Easy. Thrifty. Why would anyone ever buy schamltz or chicken stock, when it’s there for the taking?

(Oh, yeah…the livers are frozen in their own little baggie, and when you get enough saved up, you make Cajun dirty rice.)

I fry the liver for me and the rest for our cats.

I use giblets to make my special Puerto Rican style pigeon peas and dirty rice. Zen, my wolf-mutt, gets the liver and I use the gizzard, heart, neck and other bits to make the best chicken stock. When cooked properly, giblets have a wonderful flavor and texture, much like tongue.

How do you know when to stop chewing tongue?

Do what Ike says. If you want to make gravy with the giblets, do the following (or maybe you already know this):

Remove the giblets from the broth before the chicken is done roasting. Allow to cool, then chop finely. I usually discard the gizzard because it’s tough.

Remove the chicken from the pan after roasting. Add an amount of flour equal to the fat in the pan (unless it’s a LOT, then remove some of the fat).

Brown the oil/fat mixture (you’re making a roux) until a medium brown (darker if you want darker gravy, less if you want whiter gravy). Do this over medium heat, being careful not to burn the flour.

Add the giblets and some herbs, salt and pepper. Add about a cup or two of liquid to deglaze the pan. Begin adding the giblet/vegetable broth a bit at a time, whisking to blend the flour and liquid. Continue to add liquid and whisk until you have the consistency you want.
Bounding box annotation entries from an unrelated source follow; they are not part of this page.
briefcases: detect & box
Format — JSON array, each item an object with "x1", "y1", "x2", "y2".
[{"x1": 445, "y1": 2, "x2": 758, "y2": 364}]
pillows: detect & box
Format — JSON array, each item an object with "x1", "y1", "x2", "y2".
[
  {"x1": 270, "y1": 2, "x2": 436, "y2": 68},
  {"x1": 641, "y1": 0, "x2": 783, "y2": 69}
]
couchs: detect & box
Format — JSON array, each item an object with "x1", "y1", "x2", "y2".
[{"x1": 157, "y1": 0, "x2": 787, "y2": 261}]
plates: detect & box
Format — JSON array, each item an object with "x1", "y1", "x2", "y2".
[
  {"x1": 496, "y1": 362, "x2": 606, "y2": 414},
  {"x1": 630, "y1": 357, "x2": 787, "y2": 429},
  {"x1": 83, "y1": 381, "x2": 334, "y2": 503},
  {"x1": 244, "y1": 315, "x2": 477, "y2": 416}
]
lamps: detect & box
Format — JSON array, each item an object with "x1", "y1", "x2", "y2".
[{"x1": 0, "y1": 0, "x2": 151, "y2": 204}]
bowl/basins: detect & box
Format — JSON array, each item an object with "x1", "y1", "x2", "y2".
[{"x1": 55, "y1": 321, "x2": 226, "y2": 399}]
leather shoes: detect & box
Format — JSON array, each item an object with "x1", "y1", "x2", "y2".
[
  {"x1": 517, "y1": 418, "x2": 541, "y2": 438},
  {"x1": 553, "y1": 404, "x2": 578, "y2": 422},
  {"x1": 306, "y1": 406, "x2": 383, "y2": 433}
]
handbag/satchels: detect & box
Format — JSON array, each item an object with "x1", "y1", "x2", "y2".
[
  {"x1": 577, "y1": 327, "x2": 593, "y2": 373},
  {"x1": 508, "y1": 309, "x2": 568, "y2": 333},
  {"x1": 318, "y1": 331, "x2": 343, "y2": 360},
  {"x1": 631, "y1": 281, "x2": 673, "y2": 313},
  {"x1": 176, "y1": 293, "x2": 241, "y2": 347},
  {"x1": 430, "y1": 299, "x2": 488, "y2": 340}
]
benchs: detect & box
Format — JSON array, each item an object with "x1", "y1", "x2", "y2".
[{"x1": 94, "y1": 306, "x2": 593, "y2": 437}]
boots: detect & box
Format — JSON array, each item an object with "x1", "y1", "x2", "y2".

Another use is to make a brown stock instead of a white stock as described above.

To do this, you must roast the chicked bones and the mirapois (onions, celery, carrots in a 2:1:1 mix) in the oven until nicely browned. You can also add tomato paste to this.

Once well roasted, deglaze with water and transfer to stovetop in a heavy pot. Allow this to cook on simmer for up to 12 hours, skimming the fat off periodically. Do not stir the mixture, as you don’t want the fat to emulsify into the liquid. You may have to add additional liquid during the cooking. When done cooking, strain the liquid into a separate container and discard the bones, etc. You can allow this stock to continue to cook longer to obtain a demi-glace, but it takes a lot of patience and time.

Just throw the heart, gizzard and liver into the roasting pan. Remove about 15 minutes before the chicken. Feed them to me.

How odd - this weekend I wrote a nasty nasty letter to the Smart Bird people for selling me a chicken with no giblets.

I need me my giblets, and so do the pets.

Stock (for gravy) or cat food. Sometimes I win, sometimes they do. Depends how pathetically they look at me.